21.11.2019, 16:16 Uhr

Landrat zu Besuch Rekultivierung des ehemaligen südlichen Wackersdorfer Braunkohlereviers

(Foto: Jan Kiver, Uniper SE)(Foto: Jan Kiver, Uniper SE)

Seit Mitte des Jahres laufen auf dem Gelände des ehemaligen südlichen Wackersdorfer Braunkohletagebaus die Rekultivierungsmaßnahmen im rund fünf Hektar großen nördlichen Abschnitt unterhalb des Geotops. Auf Einladung von Uniper nutzten Schwandorfs Landrat Thomas Ebeling, Landschaftsarchitekt Prof. Dr. Sören Schöbel von der TUM (Technische Universität München) sowie die Bürgermeister von Wackersdorf, Thomas Falter, und Steinberg am See, Harald Bemmerl, die Möglichkeit, sich über die Baufortschritte bei Uniper aus Erster Hand vor Ort informieren zu lassen.

WACKERSDORF Andreas Stake, Uniper-Projektleiter für das Oberpfälzer Seenland, gab zunächst einen kurzen Rückblick auf die seit 2009 erledigten Arbeiten auf dem Westfeld. Anschließend erläuterte er den aktuellen Stand der Arbeiten, insbesondere die derzeit laufenden, umfangreichen Baumaßnahmen rund um die aufwändigen Entwässerungsaufgaben, und die Zeitplanung zum Gesamtabschluss des Rekultivierungsprojekts Westfeld Ende 2022, vorbehaltlich des Vorliegens der entsprechenden Genehmigungen. „Unser Ziel ist“, so Stake, „die von den ursprünglichen Eigentümern intensiv industriell genutzten Flächen nicht nur der Natur als ökologisch wertvolle Landschaften, sondern auch den Menschen in der Region als öffentlich zugängliche Flächen zurückgeben zu können. Dafür investiert Uniper einen hohen zweistelligen Millioneneurobetrag.“

Landrat Ebeling zeigte sich über die transparente Vorgehensweise und nachhaltige Zielsetzung von Uniper angetan: „Wir freuen uns, dass sich Uniper sichtbar und erfolgreich darum bemüht, die heimische Wirtschaft an dem Investitionsvolumen teilhaben zu lassen. Ein Großteil der Bauaufträge ist an Firmen aus der Oberpfalz gegangen. Ganz im Sinne des Klimaschutzes stammen die aufzubringenden Böden aus der näheren Umgebung.“ Wackersdorfs Bürgermeister Thomas Falter sah es als gelungenes Zeichen eines intensiven Informationsaustauschs, dass im Zuge der Rekultivierungsarbeiten gemeinsam mit Uniper nach Lösungen zur Verbesserung des Hochwasserschutzes für den Bauhof gesucht wird. Falter betonte: „Die geplante Lösung sieht den Ausbau des Entwässerungsgrabens zwischen Industriestraße und Westfeld mit zusätzlichen Regenrückhaltebecken bei Starkregenereignissen vor. Dies wird ein wesentlicher Baustein zur Verbesserung des Hochwasserschutzes in unserem Gemeindegebiet sein.“ Projektleiter Stake ergänzte: „Damit gelingt uns gleichzeitig über das dann weiter ausgebaute Grabensystem die Vernetzung und Wiedervernässung eines Moorwaldbestandes im Umfeld des naturnahen Weiher- und Vogelschutzgebiets rund um den Hirtlohweiher. Der künftig gleichmäßigere Wasserzustrom zum Hirtlohweiher wird zur Wiederherstellung und zum Erhalt eines natürlichen Wasser- und Nährstoffhaushalts beitragen und der großflächigen Verlandung des Gebiets entgegenwirken“.

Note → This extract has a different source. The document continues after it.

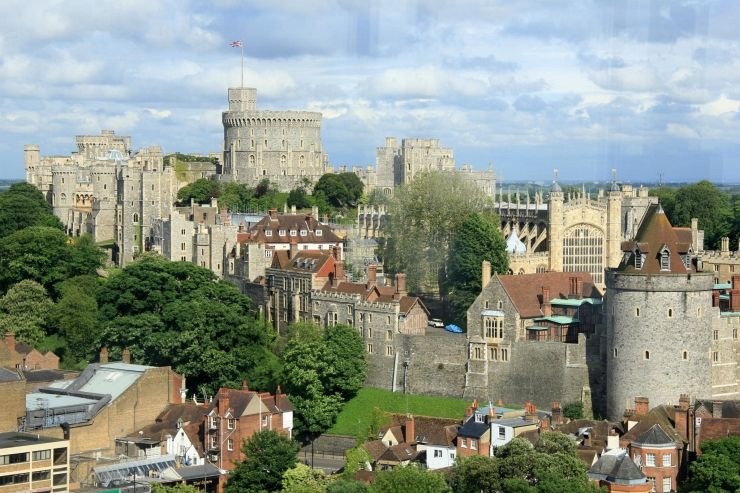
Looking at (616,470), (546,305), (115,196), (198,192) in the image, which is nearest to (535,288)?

Steinbergs Bürgermeister Harald Bemmerl, dessen Gemeindefläche ebenfalls direkt an das Westfeldgelände angrenzt, sah die Aktivitäten und Ziele von Uniper positiv: „Als Tourismusgemeinde hoffen wir, mit Uniper und unserer Schwestergemeinde gemeinsame Lösungen zu erarbeiten, um den bisher so trennend wirkenden Fremdkörper Westfeld, als Vernetzungskorridor gestalten zu können und somit dem Tourismus in unserer Region weiter Auftrieb zu geben.“

Mit einer ausführlichen Informationsfahrt durch das gesamte Westfeldgelände konnte Uniper die einzelnen Rekultivierungsschritte und -phasen fühlbar und nachvollziehbar machen.